[Listing from a spatial question set]
╭──
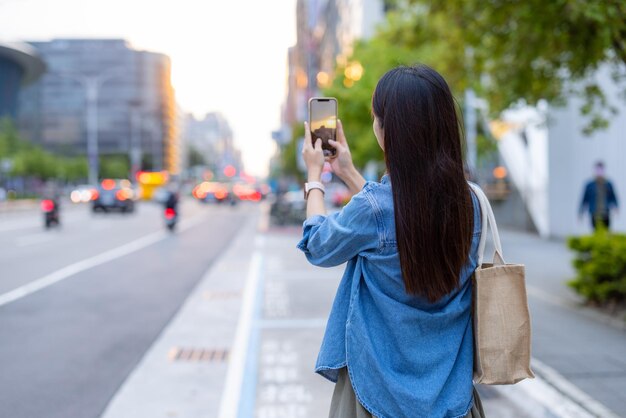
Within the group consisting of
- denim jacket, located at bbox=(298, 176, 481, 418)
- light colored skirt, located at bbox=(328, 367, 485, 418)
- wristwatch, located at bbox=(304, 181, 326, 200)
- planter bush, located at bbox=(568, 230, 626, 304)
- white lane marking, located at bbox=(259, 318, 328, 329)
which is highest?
wristwatch, located at bbox=(304, 181, 326, 200)

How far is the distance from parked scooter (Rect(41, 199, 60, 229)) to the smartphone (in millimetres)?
21768

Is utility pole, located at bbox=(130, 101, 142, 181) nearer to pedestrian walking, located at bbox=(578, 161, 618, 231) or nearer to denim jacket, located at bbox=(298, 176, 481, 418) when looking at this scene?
pedestrian walking, located at bbox=(578, 161, 618, 231)

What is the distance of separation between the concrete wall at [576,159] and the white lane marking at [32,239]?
13476mm

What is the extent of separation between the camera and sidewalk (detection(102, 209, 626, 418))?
4.55 metres

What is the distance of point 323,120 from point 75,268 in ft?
35.7

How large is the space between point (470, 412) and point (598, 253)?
6.24 metres

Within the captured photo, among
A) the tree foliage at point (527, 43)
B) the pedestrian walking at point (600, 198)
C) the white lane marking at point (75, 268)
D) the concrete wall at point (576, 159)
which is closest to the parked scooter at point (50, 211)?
the white lane marking at point (75, 268)

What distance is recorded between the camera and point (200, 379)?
5262mm

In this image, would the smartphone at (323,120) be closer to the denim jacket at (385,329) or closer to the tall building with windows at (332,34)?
the denim jacket at (385,329)

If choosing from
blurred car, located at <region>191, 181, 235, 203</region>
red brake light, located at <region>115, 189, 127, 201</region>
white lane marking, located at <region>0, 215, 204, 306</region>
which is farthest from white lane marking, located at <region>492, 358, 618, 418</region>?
blurred car, located at <region>191, 181, 235, 203</region>

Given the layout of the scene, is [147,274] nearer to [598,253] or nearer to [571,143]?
[598,253]

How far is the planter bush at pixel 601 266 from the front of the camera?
7.30 meters

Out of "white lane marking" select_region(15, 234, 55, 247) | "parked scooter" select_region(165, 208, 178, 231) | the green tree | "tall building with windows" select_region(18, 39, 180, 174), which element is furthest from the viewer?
"tall building with windows" select_region(18, 39, 180, 174)

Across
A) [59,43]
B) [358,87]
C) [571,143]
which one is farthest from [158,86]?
╰──
## Task directions
Retype the lines of the listing, starting with the line that contains "In this image, would" and going on through the end of the listing, with every character unchanged.

## Exercise output
In this image, would the smartphone at (323,120) be closer to the denim jacket at (385,329) or closer to the tall building with windows at (332,34)?
the denim jacket at (385,329)

If choosing from
blurred car, located at <region>191, 181, 235, 203</region>
red brake light, located at <region>115, 189, 127, 201</region>
white lane marking, located at <region>0, 215, 204, 306</region>
which is farthest from white lane marking, located at <region>492, 358, 618, 418</region>?
blurred car, located at <region>191, 181, 235, 203</region>

Given the layout of the scene, is [147,274] nearer to [598,253] or nearer to [571,143]?
[598,253]

How far is the planter bush at pixel 601 266 from the front of the camera?
7.30 meters

Out of "white lane marking" select_region(15, 234, 55, 247) | "parked scooter" select_region(165, 208, 178, 231) | the green tree | "tall building with windows" select_region(18, 39, 180, 174), which element is furthest from the viewer?
"tall building with windows" select_region(18, 39, 180, 174)

Across
A) [59,43]
B) [358,87]
C) [571,143]
which one is farthest from [158,86]?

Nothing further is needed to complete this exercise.